WHAT YOU SHOULD DO: Count the lines in the records below that contain the word "white", and reply with that number only.

DATA ROWS:
## Begin
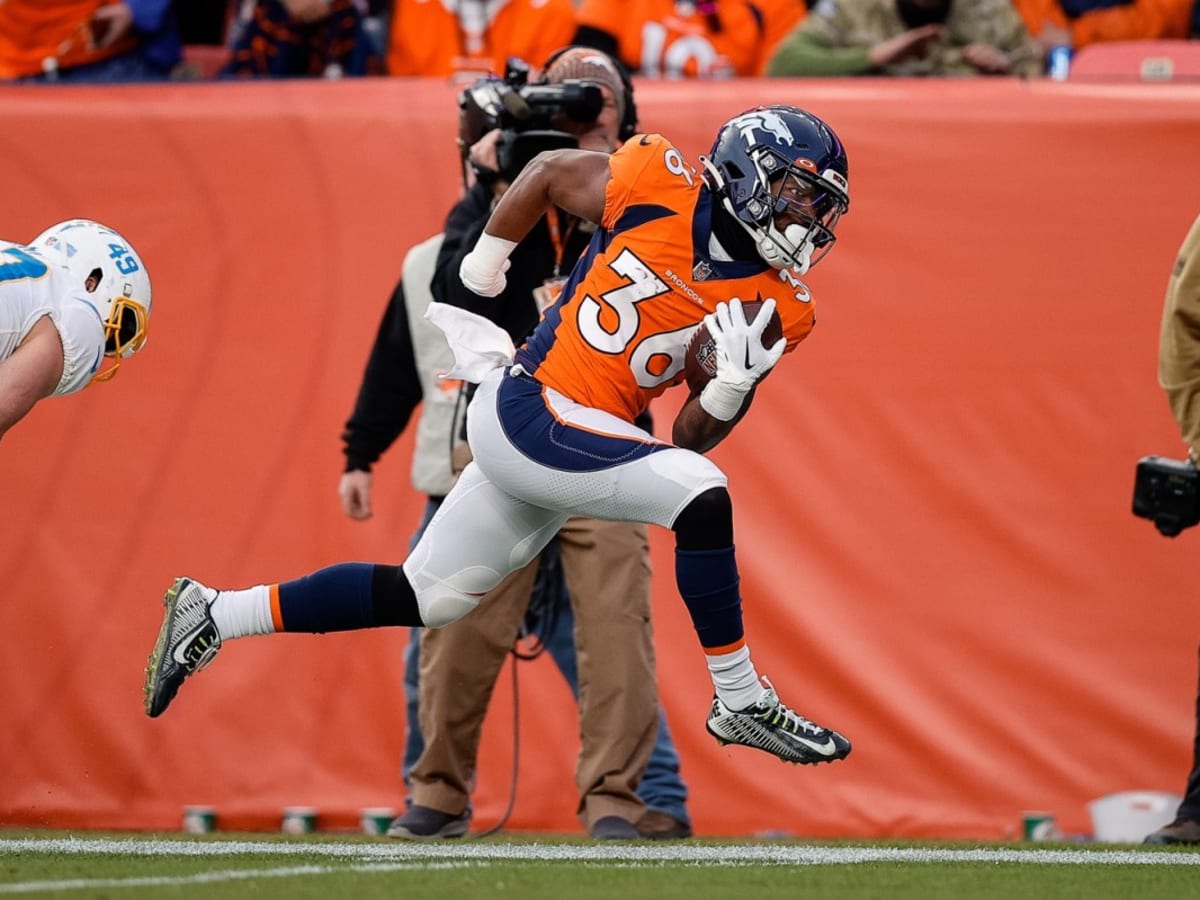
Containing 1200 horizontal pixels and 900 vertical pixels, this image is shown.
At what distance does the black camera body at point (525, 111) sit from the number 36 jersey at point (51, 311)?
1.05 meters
## End
## Begin
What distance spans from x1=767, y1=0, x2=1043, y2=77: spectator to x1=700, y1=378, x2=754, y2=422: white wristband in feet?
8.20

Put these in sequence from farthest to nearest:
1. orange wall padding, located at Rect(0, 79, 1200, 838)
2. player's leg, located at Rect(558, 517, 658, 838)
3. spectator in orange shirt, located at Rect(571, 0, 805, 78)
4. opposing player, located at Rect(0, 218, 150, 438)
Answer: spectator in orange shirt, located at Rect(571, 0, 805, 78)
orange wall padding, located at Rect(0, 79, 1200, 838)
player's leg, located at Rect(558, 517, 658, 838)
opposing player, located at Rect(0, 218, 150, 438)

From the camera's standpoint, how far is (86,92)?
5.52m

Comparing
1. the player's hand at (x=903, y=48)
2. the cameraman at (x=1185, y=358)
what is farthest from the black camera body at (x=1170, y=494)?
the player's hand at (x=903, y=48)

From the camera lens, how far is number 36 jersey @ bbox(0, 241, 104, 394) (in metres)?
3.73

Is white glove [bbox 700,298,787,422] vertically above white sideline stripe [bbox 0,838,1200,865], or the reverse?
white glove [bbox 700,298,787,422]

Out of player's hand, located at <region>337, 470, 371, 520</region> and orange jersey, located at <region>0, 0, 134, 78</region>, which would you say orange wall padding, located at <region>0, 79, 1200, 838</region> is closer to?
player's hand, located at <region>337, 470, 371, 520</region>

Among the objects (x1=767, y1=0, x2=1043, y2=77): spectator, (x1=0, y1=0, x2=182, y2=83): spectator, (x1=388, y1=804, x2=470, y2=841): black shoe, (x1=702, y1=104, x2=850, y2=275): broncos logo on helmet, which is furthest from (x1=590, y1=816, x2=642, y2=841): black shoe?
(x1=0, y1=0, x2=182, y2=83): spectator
## End
CORRECT RESPONSE: 3